** TASK BRIEF **
I'd like the data beneath this line reproduced exactly, without any of its images.

::: DATASET RECORDS :::

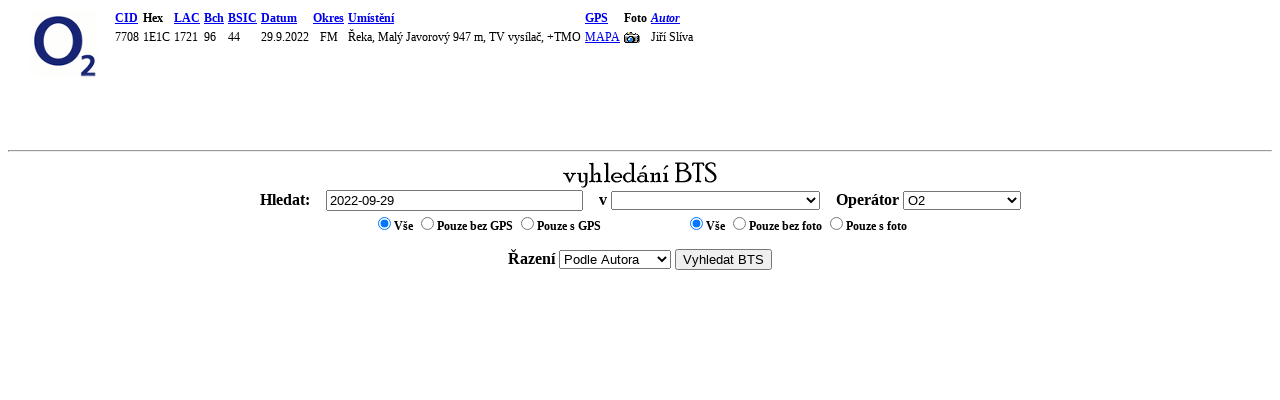

--- FILE ---
content_type: text/html; charset=UTF-8
request_url: http://www.gsmweb.cz/search.php?op=eurotel&par=datum&udaj=2022-09-29&gps=&foto=&razeni=autor&smer=vzestupne
body_size: 1612
content:
<!DOCTYPE HTML PUBLIC "-//W3C//DTD HTML 4.01 Transitional//EN">
<HTML>
<HEAD>
<TITLE>GSMweb.cz - hledání BTS</TITLE>
<META http-equiv="Content-Type" content="text/html; charset=UTF-8">
<STYLE type="text/css">tr{font-size:12px}</STYLE>
</HEAD>
<BODY bgcolor="White">
<table><tr valign=top><td rowspan=5 valign=top><a href="/o2/"><img src="ikony/w_eurotel.gif" alt="O2 GSM" border="0"></a></td><td><b><a href="search.php?op=eurotel&amp;par=datum&amp;udaj=2022-09-29&amp;gps=&amp;foto=&amp;razeni=cid&amp;smer=vzestupne">CID</a></b></td><td><b>Hex</b></td><td><b><a href="search.php?op=eurotel&amp;par=datum&amp;udaj=2022-09-29&amp;gps=&amp;foto=&amp;razeni=lac&amp;smer=vzestupne">LAC</a></b></td><td><b><a href="search.php?op=eurotel&amp;par=datum&amp;udaj=2022-09-29&amp;gps=&amp;foto=&amp;razeni=bch&amp;smer=vzestupne">Bch</a></b></td><td><b><a href="search.php?op=eurotel&amp;par=datum&amp;udaj=2022-09-29&amp;gps=&amp;foto=&amp;razeni=bsic&amp;smer=vzestupne">BSIC</a></b></td><td><b><a href="search.php?op=eurotel&amp;par=datum&amp;udaj=2022-09-29&amp;gps=&amp;foto=&amp;razeni=datum&amp;smer=vzestupne">Datum</a></b></td><td><b><a href="search.php?op=eurotel&amp;par=datum&amp;udaj=2022-09-29&amp;gps=&amp;foto=&amp;razeni=okres&amp;smer=vzestupne">Okres</a></b></td><td><b><a href="search.php?op=eurotel&amp;par=datum&amp;udaj=2022-09-29&amp;gps=&amp;foto=&amp;razeni=umisteni&amp;smer=vzestupne">Umístění</a></b></td><td><b><a href="search.php?op=eurotel&amp;par=datum&amp;udaj=2022-09-29&amp;gps=&amp;foto=&amp;razeni=lat&amp;smer=vzestupne">GPS</a></b></td><td><b>Foto</b></td><td><b><i><a href="search.php?op=eurotel&amp;par=datum&amp;udaj=2022-09-29&amp;gps=&amp;foto=&amp;razeni=autor&amp;smer=sestupne">Autor</a></i></b></td></tr><tr><td>7708</td><td>1E1C</td><td>1721</td><td>96</td><td>44</td><td>29.9.2022</td><td align="center">FM</td><td>Řeka, Malý Javorový 947 m, TV vysílač, +TMO</td><td><a href="https://www.mapy.com/turisticka?x=18.627152777778&amp;y=49.627730555556&amp;z=15&amp;source=coor&amp;id=18.627152777778%2C49.627730555556" target="_new">MAPA</a></td><td><A HREF="foto.php?op=eurotel&amp;cid=7708&amp;okres=FM" TARGET="_blank"><IMG SRC="ikony/foto.gif" BORDER=0 ALT="Foto"></A></td><td>Jiří Slíva</td></tr>
<tr><td>&nbsp;</td></tr>
<tr><td>&nbsp;</td></tr>
<tr><td>&nbsp;</td></tr>
<tr><td>&nbsp;</td></tr>
</table><br>
<HR>
<center>
<img src="ikony/n_hledej.gif" alt="BTS Search by Broňajzzz">
<form action="search.php" method="post" name="f">
<b>Hledat:</b>
&nbsp;&nbsp;
<input type="text" name="udaj" value="2022-09-29" size="30">
&nbsp;&nbsp;
<b>v</b>
<select name="par">
<option  value=""></option>
<option  value="cid">Cell ID (dec)</option>
<option  value="cid2">Cell ID (dec) - začínající na údaj</option>
<option  value="hex">Cell ID (hex)</option>
<option  value="okres">Okres</option>
<option  value="um1">Umístění - začínající na údaj</option>
<option  value="um2">Umístění - obsahující údaj</option>
<option  value="lac">LAC (dec) / TAC / GSM Cell ID</option>
<option  value="lac2">LAC (hex)</option>
<option  value="bch">BCH</option>
<option  value="scr">PhysCID</option>
<option  value="band">LTE/NR pásmo</option>
<option  value="last">Poslední aktualizace</option>
<option  value="zmeny">Změny za posledních X dní</option>
<option  value="nove">Nové BTS</option>
</select>
&nbsp;&nbsp;
<b>Operátor</b>
<select name="op">
<option  value="all">Všechny sítě</option>
<option  value="t-mobile">T-Mobile</option>
<option SELECTED value="eurotel">O2</option>
<option  value="oskar">Vodafone</option>
<option  value="Tlte">T-Mobile LTE</option>
<option  value="o2lte">O2 LTE/NR</option>
<option  value="vflte">Vodafone LTE</option>
<option  value="nt">Nordic Telecom</option>
<option  value="fm">VKV rozhlas</option>
<option  value="digir">Digitální rozhlas</option>
<option  value="dvbt">Digitální televize</option>
<option  value="gsmr">GSM-R</option>
</select>
<TABLE>
<TR VALIGN="top">
<TD>
<BLOCKQUOTE>
<INPUT type="radio" name="gps" value="" CHECKED><B>Vše</B>
<INPUT type="radio" name="gps" value="without"><B>Pouze bez GPS</B>
<INPUT type="radio" name="gps" value="only"><B>Pouze s GPS</B>
</BLOCKQUOTE></TD>
<TD>
<BLOCKQUOTE>
<INPUT type="radio" name="foto" value="" CHECKED><B>Vše</B>
<INPUT type="radio" name="foto" value="without"><B>Pouze bez foto</B>
<INPUT type="radio" name="foto" value="only"><B>Pouze s foto</B>
</BLOCKQUOTE>
</TD>
</TR>
</TABLE>
<b>Řazení</b>
<select name="razeni">
<option  value="original">Originální</option>
<option  value="cid">Podle CID</option>
<option  value="lac">Podle LAC</option>
<option  value="bch">Podle BCH</option>
<option  value="datum">Podle Datumu</option>
<option  value="okres">Podle Okresu</option>
<option  value="umisteni">Podle Umístění</option>
<option SELECTED value="autor">Podle Autora</option>
</select>
<input type="hidden" name="smer" value="vzestupne">
<input type="submit" value="Vyhledat BTS">
</FORM>
</CENTER>
</BODY>
</HTML>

:::

** RESULT **
--- FILE ---
content_type: text/html; charset=UTF-8
request_url: http://www.gsmweb.cz/search.php?op=eurotel&par=datum&udaj=2022-09-29&gps=&foto=&razeni=autor&smer=vzestupne
body_size: 1612
content:
<!DOCTYPE HTML PUBLIC "-//W3C//DTD HTML 4.01 Transitional//EN">
<HTML>
<HEAD>
<TITLE>GSMweb.cz - hledání BTS</TITLE>
<META http-equiv="Content-Type" content="text/html; charset=UTF-8">
<STYLE type="text/css">tr{font-size:12px}</STYLE>
</HEAD>
<BODY bgcolor="White">
<table><tr valign=top><td rowspan=5 valign=top><a href="/o2/"><img src="ikony/w_eurotel.gif" alt="O2 GSM" border="0"></a></td><td><b><a href="search.php?op=eurotel&amp;par=datum&amp;udaj=2022-09-29&amp;gps=&amp;foto=&amp;razeni=cid&amp;smer=vzestupne">CID</a></b></td><td><b>Hex</b></td><td><b><a href="search.php?op=eurotel&amp;par=datum&amp;udaj=2022-09-29&amp;gps=&amp;foto=&amp;razeni=lac&amp;smer=vzestupne">LAC</a></b></td><td><b><a href="search.php?op=eurotel&amp;par=datum&amp;udaj=2022-09-29&amp;gps=&amp;foto=&amp;razeni=bch&amp;smer=vzestupne">Bch</a></b></td><td><b><a href="search.php?op=eurotel&amp;par=datum&amp;udaj=2022-09-29&amp;gps=&amp;foto=&amp;razeni=bsic&amp;smer=vzestupne">BSIC</a></b></td><td><b><a href="search.php?op=eurotel&amp;par=datum&amp;udaj=2022-09-29&amp;gps=&amp;foto=&amp;razeni=datum&amp;smer=vzestupne">Datum</a></b></td><td><b><a href="search.php?op=eurotel&amp;par=datum&amp;udaj=2022-09-29&amp;gps=&amp;foto=&amp;razeni=okres&amp;smer=vzestupne">Okres</a></b></td><td><b><a href="search.php?op=eurotel&amp;par=datum&amp;udaj=2022-09-29&amp;gps=&amp;foto=&amp;razeni=umisteni&amp;smer=vzestupne">Umístění</a></b></td><td><b><a href="search.php?op=eurotel&amp;par=datum&amp;udaj=2022-09-29&amp;gps=&amp;foto=&amp;razeni=lat&amp;smer=vzestupne">GPS</a></b></td><td><b>Foto</b></td><td><b><i><a href="search.php?op=eurotel&amp;par=datum&amp;udaj=2022-09-29&amp;gps=&amp;foto=&amp;razeni=autor&amp;smer=sestupne">Autor</a></i></b></td></tr><tr><td>7708</td><td>1E1C</td><td>1721</td><td>96</td><td>44</td><td>29.9.2022</td><td align="center">FM</td><td>Řeka, Malý Javorový 947 m, TV vysílač, +TMO</td><td><a href="https://www.mapy.com/turisticka?x=18.627152777778&amp;y=49.627730555556&amp;z=15&amp;source=coor&amp;id=18.627152777778%2C49.627730555556" target="_new">MAPA</a></td><td><A HREF="foto.php?op=eurotel&amp;cid=7708&amp;okres=FM" TARGET="_blank"><IMG SRC="ikony/foto.gif" BORDER=0 ALT="Foto"></A></td><td>Jiří Slíva</td></tr>
<tr><td>&nbsp;</td></tr>
<tr><td>&nbsp;</td></tr>
<tr><td>&nbsp;</td></tr>
<tr><td>&nbsp;</td></tr>
</table><br>
<HR>
<center>
<img src="ikony/n_hledej.gif" alt="BTS Search by Broňajzzz">
<form action="search.php" method="post" name="f">
<b>Hledat:</b>
&nbsp;&nbsp;
<input type="text" name="udaj" value="2022-09-29" size="30">
&nbsp;&nbsp;
<b>v</b>
<select name="par">
<option  value=""></option>
<option  value="cid">Cell ID (dec)</option>
<option  value="cid2">Cell ID (dec) - začínající na údaj</option>
<option  value="hex">Cell ID (hex)</option>
<option  value="okres">Okres</option>
<option  value="um1">Umístění - začínající na údaj</option>
<option  value="um2">Umístění - obsahující údaj</option>
<option  value="lac">LAC (dec) / TAC / GSM Cell ID</option>
<option  value="lac2">LAC (hex)</option>
<option  value="bch">BCH</option>
<option  value="scr">PhysCID</option>
<option  value="band">LTE/NR pásmo</option>
<option  value="last">Poslední aktualizace</option>
<option  value="zmeny">Změny za posledních X dní</option>
<option  value="nove">Nové BTS</option>
</select>
&nbsp;&nbsp;
<b>Operátor</b>
<select name="op">
<option  value="all">Všechny sítě</option>
<option  value="t-mobile">T-Mobile</option>
<option SELECTED value="eurotel">O2</option>
<option  value="oskar">Vodafone</option>
<option  value="Tlte">T-Mobile LTE</option>
<option  value="o2lte">O2 LTE/NR</option>
<option  value="vflte">Vodafone LTE</option>
<option  value="nt">Nordic Telecom</option>
<option  value="fm">VKV rozhlas</option>
<option  value="digir">Digitální rozhlas</option>
<option  value="dvbt">Digitální televize</option>
<option  value="gsmr">GSM-R</option>
</select>
<TABLE>
<TR VALIGN="top">
<TD>
<BLOCKQUOTE>
<INPUT type="radio" name="gps" value="" CHECKED><B>Vše</B>
<INPUT type="radio" name="gps" value="without"><B>Pouze bez GPS</B>
<INPUT type="radio" name="gps" value="only"><B>Pouze s GPS</B>
</BLOCKQUOTE></TD>
<TD>
<BLOCKQUOTE>
<INPUT type="radio" name="foto" value="" CHECKED><B>Vše</B>
<INPUT type="radio" name="foto" value="without"><B>Pouze bez foto</B>
<INPUT type="radio" name="foto" value="only"><B>Pouze s foto</B>
</BLOCKQUOTE>
</TD>
</TR>
</TABLE>
<b>Řazení</b>
<select name="razeni">
<option  value="original">Originální</option>
<option  value="cid">Podle CID</option>
<option  value="lac">Podle LAC</option>
<option  value="bch">Podle BCH</option>
<option  value="datum">Podle Datumu</option>
<option  value="okres">Podle Okresu</option>
<option  value="umisteni">Podle Umístění</option>
<option SELECTED value="autor">Podle Autora</option>
</select>
<input type="hidden" name="smer" value="vzestupne">
<input type="submit" value="Vyhledat BTS">
</FORM>
</CENTER>
</BODY>
</HTML>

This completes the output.